=== Written exercise ===
Give back every line exactly as it appears, pictures excluded.

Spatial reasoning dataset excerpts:
=====

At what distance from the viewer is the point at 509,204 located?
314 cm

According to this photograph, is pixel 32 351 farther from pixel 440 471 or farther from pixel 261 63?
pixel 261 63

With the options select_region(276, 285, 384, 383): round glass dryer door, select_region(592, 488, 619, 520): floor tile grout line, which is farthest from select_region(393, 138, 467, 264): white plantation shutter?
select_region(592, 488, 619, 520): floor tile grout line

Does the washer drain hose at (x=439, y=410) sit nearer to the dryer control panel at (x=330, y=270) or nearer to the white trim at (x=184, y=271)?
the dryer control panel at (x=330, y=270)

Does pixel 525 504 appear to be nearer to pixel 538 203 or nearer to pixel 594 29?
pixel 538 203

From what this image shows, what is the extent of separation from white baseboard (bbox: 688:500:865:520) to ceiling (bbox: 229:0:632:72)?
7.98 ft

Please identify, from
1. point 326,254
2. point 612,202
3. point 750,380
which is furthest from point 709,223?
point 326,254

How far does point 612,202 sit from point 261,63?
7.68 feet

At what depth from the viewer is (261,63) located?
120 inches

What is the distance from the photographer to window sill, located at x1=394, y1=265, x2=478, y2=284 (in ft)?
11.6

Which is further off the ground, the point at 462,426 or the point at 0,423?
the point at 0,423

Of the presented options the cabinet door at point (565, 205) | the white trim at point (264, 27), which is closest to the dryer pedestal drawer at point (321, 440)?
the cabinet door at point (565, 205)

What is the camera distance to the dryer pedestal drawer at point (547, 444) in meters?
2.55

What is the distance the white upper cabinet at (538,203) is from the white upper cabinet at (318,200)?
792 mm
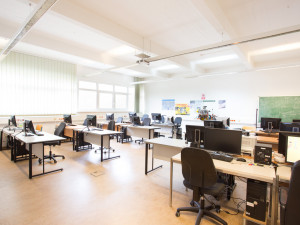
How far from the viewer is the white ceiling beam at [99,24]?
3.15 meters

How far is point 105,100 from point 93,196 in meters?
6.55

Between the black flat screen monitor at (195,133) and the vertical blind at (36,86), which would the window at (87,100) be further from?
the black flat screen monitor at (195,133)

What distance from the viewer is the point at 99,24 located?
3.67 metres

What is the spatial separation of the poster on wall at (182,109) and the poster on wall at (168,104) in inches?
10.5

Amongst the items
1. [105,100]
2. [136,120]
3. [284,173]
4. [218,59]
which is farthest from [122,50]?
[284,173]

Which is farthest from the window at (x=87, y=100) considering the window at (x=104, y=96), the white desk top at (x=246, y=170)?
the white desk top at (x=246, y=170)

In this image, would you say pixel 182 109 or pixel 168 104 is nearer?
pixel 182 109

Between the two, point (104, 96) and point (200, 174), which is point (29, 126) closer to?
point (200, 174)

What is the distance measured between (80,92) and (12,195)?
568cm

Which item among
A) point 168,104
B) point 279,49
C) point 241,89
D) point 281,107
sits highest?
point 279,49

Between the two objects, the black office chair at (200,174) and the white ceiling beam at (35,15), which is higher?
the white ceiling beam at (35,15)

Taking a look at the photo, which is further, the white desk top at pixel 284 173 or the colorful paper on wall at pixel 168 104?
the colorful paper on wall at pixel 168 104

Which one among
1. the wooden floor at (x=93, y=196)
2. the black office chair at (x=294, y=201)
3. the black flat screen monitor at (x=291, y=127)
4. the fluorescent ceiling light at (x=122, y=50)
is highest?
the fluorescent ceiling light at (x=122, y=50)

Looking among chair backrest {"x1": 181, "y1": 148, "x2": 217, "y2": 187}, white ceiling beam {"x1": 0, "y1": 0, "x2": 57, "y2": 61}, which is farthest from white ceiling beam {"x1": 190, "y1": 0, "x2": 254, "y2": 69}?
chair backrest {"x1": 181, "y1": 148, "x2": 217, "y2": 187}
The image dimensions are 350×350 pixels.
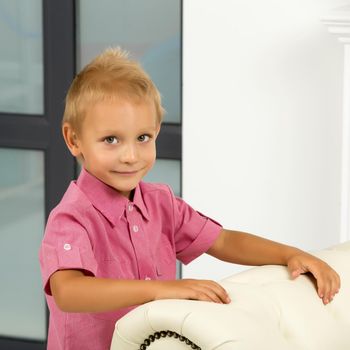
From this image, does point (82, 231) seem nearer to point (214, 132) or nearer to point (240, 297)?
point (240, 297)

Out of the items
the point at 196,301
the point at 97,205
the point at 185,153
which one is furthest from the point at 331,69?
the point at 196,301

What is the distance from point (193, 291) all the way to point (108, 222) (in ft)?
1.16

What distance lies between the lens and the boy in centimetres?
188

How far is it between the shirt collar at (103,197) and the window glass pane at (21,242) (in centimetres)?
147

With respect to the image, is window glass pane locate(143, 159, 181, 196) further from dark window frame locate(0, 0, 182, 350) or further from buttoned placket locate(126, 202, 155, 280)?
buttoned placket locate(126, 202, 155, 280)

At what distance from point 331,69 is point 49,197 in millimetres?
1106

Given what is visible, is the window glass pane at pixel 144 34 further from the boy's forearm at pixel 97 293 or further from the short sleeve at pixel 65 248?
the boy's forearm at pixel 97 293

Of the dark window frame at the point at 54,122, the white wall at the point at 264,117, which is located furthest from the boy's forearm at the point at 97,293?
the dark window frame at the point at 54,122

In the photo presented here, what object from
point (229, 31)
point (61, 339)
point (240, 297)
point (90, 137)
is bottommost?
point (61, 339)

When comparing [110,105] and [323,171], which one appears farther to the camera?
[323,171]

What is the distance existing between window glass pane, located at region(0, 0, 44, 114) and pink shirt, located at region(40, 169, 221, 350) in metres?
1.37

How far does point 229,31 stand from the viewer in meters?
2.88

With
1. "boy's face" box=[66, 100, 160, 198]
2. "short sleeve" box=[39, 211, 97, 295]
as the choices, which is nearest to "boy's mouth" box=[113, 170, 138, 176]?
"boy's face" box=[66, 100, 160, 198]

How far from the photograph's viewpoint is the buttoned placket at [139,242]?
80.3 inches
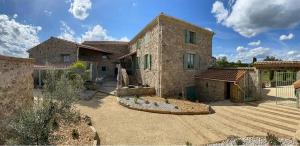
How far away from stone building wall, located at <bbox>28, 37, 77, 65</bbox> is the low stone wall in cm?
1116

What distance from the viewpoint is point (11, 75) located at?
7637 millimetres

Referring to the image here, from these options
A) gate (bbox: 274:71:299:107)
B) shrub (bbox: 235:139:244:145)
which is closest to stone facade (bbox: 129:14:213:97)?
gate (bbox: 274:71:299:107)

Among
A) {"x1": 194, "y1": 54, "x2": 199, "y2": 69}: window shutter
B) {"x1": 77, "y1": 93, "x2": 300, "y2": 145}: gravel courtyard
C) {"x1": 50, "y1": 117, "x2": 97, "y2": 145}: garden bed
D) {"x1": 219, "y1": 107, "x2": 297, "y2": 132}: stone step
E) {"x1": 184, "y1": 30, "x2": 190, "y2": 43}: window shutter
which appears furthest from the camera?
{"x1": 194, "y1": 54, "x2": 199, "y2": 69}: window shutter

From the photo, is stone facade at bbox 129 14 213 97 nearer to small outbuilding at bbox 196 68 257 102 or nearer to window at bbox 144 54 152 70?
window at bbox 144 54 152 70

=====

=== Correct response ===
At what distance from the viewer is the point at 509,204 located?
314 cm

According to this photograph, is pixel 32 351 farther from pixel 440 471 or farther from pixel 261 63?
pixel 261 63

With the options select_region(276, 285, 384, 383): round glass dryer door, select_region(592, 488, 619, 520): floor tile grout line, which is farthest from select_region(393, 138, 467, 264): white plantation shutter?
select_region(592, 488, 619, 520): floor tile grout line

Does the washer drain hose at (x=439, y=410) sit nearer to the dryer control panel at (x=330, y=270) or nearer to the white trim at (x=184, y=271)?
the dryer control panel at (x=330, y=270)

Does pixel 525 504 appear to be nearer to pixel 538 203 or nearer to pixel 594 29?
pixel 538 203

From what this image shows, what is the extent of separation from white baseboard (bbox: 688:500:865:520) to ceiling (bbox: 229:0:632:72)?
7.98 ft

Please identify, from
1. point 326,254
2. point 612,202
3. point 750,380
which is furthest from point 709,223?
point 326,254

How far does point 612,202 sit from point 261,63?
7.68 feet

At what depth from the viewer is (261,63) located?
120 inches

What is the distance from the photographer to window sill, located at x1=394, y1=265, x2=478, y2=284 (in ft)?
11.6

Which is further off the ground, the point at 462,426 or the point at 0,423?
the point at 0,423

Of the presented options the cabinet door at point (565, 205) | the white trim at point (264, 27), which is closest to the dryer pedestal drawer at point (321, 440)?
the cabinet door at point (565, 205)

What is the camera distance to the dryer pedestal drawer at point (547, 444) in meters?
2.55

What is the distance the white upper cabinet at (538,203) is from the white upper cabinet at (318,200)?
792 mm
How far from the viewer is the white ceiling beam at [99,24]?
3.15 meters

How far is point 105,100 from point 93,196 in meters?
6.55

Between the black flat screen monitor at (195,133) and the vertical blind at (36,86), which would the window at (87,100) be further from?
the black flat screen monitor at (195,133)

What distance from the viewer is the point at 99,24 located?
3.67 metres

What is the spatial separation of the poster on wall at (182,109) and the poster on wall at (168,104) in inches?
10.5

Amongst the items
1. [105,100]
2. [136,120]
3. [284,173]
4. [218,59]
which is farthest from [122,50]?
[284,173]

Which is farthest from the window at (x=87, y=100) considering the window at (x=104, y=96), the white desk top at (x=246, y=170)?
the white desk top at (x=246, y=170)

In this image, would you say pixel 182 109 or pixel 168 104 is nearer?
pixel 182 109

Between the two, point (104, 96) and point (200, 174), which is point (29, 126) closer to?
point (200, 174)

What is the distance measured between (80,92) and (12,195)?
568cm

Which item among
A) point 168,104
B) point 279,49
C) point 241,89
D) point 281,107
sits highest?
point 279,49

Between the two objects, the black office chair at (200,174) and the white ceiling beam at (35,15), which is higher?
the white ceiling beam at (35,15)

Taking a look at the photo, which is further, the white desk top at pixel 284 173 or the colorful paper on wall at pixel 168 104?
the colorful paper on wall at pixel 168 104

Which one among
1. the wooden floor at (x=93, y=196)
2. the black office chair at (x=294, y=201)
3. the black flat screen monitor at (x=291, y=127)
4. the fluorescent ceiling light at (x=122, y=50)
is highest?
the fluorescent ceiling light at (x=122, y=50)

Looking among chair backrest {"x1": 181, "y1": 148, "x2": 217, "y2": 187}, white ceiling beam {"x1": 0, "y1": 0, "x2": 57, "y2": 61}, which is farthest from white ceiling beam {"x1": 190, "y1": 0, "x2": 254, "y2": 69}?
chair backrest {"x1": 181, "y1": 148, "x2": 217, "y2": 187}
The image dimensions are 350×350 pixels.
From this image, does point (82, 231) seem nearer to point (214, 132) or nearer to point (240, 297)?
point (240, 297)

Out of the items
the point at 196,301
the point at 97,205
the point at 185,153
which one is furthest from the point at 331,69?
the point at 196,301

What is the distance from point (193, 291) all the way to point (108, 222) (in ft)?
1.16

What distance lies between the lens and the boy in centimetres?
188

How far is it between the shirt collar at (103,197) and the window glass pane at (21,242) (in centimetres)?
147

With respect to the image, is window glass pane locate(143, 159, 181, 196) further from dark window frame locate(0, 0, 182, 350) or further from buttoned placket locate(126, 202, 155, 280)?
buttoned placket locate(126, 202, 155, 280)

At what distance from point 331,69 is point 49,197 in millimetres?
1106

Given what is visible, is the window glass pane at pixel 144 34 further from the boy's forearm at pixel 97 293 or further from the short sleeve at pixel 65 248?
the boy's forearm at pixel 97 293

Of the dark window frame at the point at 54,122, the white wall at the point at 264,117, which is located furthest from the boy's forearm at the point at 97,293?
the dark window frame at the point at 54,122

In the photo presented here, what object from
point (229, 31)
point (61, 339)
point (240, 297)
point (90, 137)
is bottommost?
point (61, 339)

When comparing [110,105] and [323,171], which one appears farther to the camera?
[323,171]

What is the distance existing between window glass pane, located at region(0, 0, 44, 114) and pink shirt, located at region(40, 169, 221, 350) in metres?
1.37

How far does point 229,31 stand from the viewer in meters?
2.88

With
1. "boy's face" box=[66, 100, 160, 198]
2. "short sleeve" box=[39, 211, 97, 295]
as the choices, which is nearest to "boy's mouth" box=[113, 170, 138, 176]?
"boy's face" box=[66, 100, 160, 198]

How far from the photograph's viewpoint is the buttoned placket at [139,242]?
80.3 inches
How far away from stone building wall, located at <bbox>28, 37, 77, 65</bbox> is the low stone wall in cm?
1116

What distance from the viewpoint is point (11, 75) located at?
7637 millimetres

Referring to the image here, from these options
A) gate (bbox: 274:71:299:107)
B) shrub (bbox: 235:139:244:145)
which is closest to stone facade (bbox: 129:14:213:97)?
gate (bbox: 274:71:299:107)

Among
A) {"x1": 194, "y1": 54, "x2": 199, "y2": 69}: window shutter
B) {"x1": 77, "y1": 93, "x2": 300, "y2": 145}: gravel courtyard
C) {"x1": 50, "y1": 117, "x2": 97, "y2": 145}: garden bed
D) {"x1": 219, "y1": 107, "x2": 297, "y2": 132}: stone step
E) {"x1": 184, "y1": 30, "x2": 190, "y2": 43}: window shutter
which appears furthest from the camera?
{"x1": 194, "y1": 54, "x2": 199, "y2": 69}: window shutter

From the photo, is stone facade at bbox 129 14 213 97 nearer to small outbuilding at bbox 196 68 257 102 or nearer to window at bbox 144 54 152 70?
window at bbox 144 54 152 70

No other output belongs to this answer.